Write out each of the entries below word for word, with every line in its original order.

» **Supplied information**
※ ※ ※
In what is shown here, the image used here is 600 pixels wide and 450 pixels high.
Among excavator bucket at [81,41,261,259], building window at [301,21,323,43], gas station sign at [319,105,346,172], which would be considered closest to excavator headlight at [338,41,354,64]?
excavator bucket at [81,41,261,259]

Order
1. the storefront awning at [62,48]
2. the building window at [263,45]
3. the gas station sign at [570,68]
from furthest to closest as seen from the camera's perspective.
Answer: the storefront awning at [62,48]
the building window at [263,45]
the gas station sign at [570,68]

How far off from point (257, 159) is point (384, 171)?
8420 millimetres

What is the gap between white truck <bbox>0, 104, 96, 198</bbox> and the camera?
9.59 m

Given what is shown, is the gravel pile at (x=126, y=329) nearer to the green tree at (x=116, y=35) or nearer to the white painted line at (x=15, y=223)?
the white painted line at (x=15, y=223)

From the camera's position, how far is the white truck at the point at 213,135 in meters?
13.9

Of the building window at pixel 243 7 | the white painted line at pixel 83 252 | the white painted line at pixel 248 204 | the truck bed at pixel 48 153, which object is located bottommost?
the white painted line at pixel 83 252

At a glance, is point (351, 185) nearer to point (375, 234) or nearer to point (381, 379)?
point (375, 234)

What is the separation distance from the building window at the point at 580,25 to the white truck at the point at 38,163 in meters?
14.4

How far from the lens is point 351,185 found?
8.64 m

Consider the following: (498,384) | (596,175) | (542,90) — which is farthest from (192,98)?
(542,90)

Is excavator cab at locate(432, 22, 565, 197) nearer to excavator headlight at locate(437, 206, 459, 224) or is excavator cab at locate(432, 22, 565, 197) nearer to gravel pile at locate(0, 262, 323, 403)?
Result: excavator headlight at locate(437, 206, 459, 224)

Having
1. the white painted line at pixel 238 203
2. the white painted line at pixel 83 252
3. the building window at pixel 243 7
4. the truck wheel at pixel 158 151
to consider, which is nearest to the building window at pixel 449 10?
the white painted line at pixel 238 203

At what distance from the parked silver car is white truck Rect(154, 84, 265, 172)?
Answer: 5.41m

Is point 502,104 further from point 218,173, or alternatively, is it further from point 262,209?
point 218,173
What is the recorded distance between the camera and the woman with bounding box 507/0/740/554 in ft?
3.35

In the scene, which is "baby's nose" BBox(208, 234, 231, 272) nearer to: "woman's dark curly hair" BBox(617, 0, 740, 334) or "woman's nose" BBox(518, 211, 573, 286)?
※ ※ ※
» **Written answer**
In what is shown here, the image used here is 600 pixels wide and 450 pixels high.
Among excavator bucket at [81,41,261,259], building window at [301,21,323,43], gas station sign at [319,105,346,172], which would be considered closest to excavator headlight at [338,41,354,64]?
excavator bucket at [81,41,261,259]

Order
1. the storefront awning at [62,48]
2. the building window at [263,45]
3. the gas station sign at [570,68]
from furthest to closest as seen from the camera's perspective.
Answer: the storefront awning at [62,48]
the building window at [263,45]
the gas station sign at [570,68]

How far off from point (257, 159) is point (384, 171)?
8420 millimetres

What is the gap between white truck <bbox>0, 104, 96, 198</bbox> and the camera?
9.59 m

Given what is shown, is the gravel pile at (x=126, y=329) nearer to the green tree at (x=116, y=35) or nearer to the white painted line at (x=15, y=223)?
the white painted line at (x=15, y=223)

From the camera's position, how far is the white truck at the point at 213,135 in meters?
13.9

Of the building window at pixel 243 7 | the white painted line at pixel 83 252 | the white painted line at pixel 248 204 | the truck bed at pixel 48 153, which object is located bottommost?
the white painted line at pixel 83 252

At a glance, is point (351, 185) nearer to point (375, 234) or nearer to point (381, 379)?
point (375, 234)

What is the separation distance from the building window at the point at 580,25 to the white truck at the point at 38,163 in meters?
14.4

How far from the lens is point 351,185 found?
8.64 m

Consider the following: (498,384) | (596,175) | (542,90) — which is farthest from (192,98)?
(542,90)

Is excavator cab at locate(432, 22, 565, 197) nearer to excavator headlight at locate(437, 206, 459, 224) or is excavator cab at locate(432, 22, 565, 197) nearer to gravel pile at locate(0, 262, 323, 403)?
Result: excavator headlight at locate(437, 206, 459, 224)

Having
1. the white painted line at pixel 238 203
2. the white painted line at pixel 83 252
3. the building window at pixel 243 7
4. the truck wheel at pixel 158 151
to consider, which is nearest to the building window at pixel 449 10?
the white painted line at pixel 238 203

At what distance from the parked silver car is white truck Rect(154, 84, 265, 172)?
Answer: 5.41m

Is point 502,104 further from point 218,173, or alternatively, is it further from point 262,209?
point 218,173
What is the recorded distance between the camera and the woman with bounding box 507/0/740/554 in ft?
3.35

In the scene, which is "baby's nose" BBox(208, 234, 231, 272) nearer to: "woman's dark curly hair" BBox(617, 0, 740, 334) or "woman's nose" BBox(518, 211, 573, 286)?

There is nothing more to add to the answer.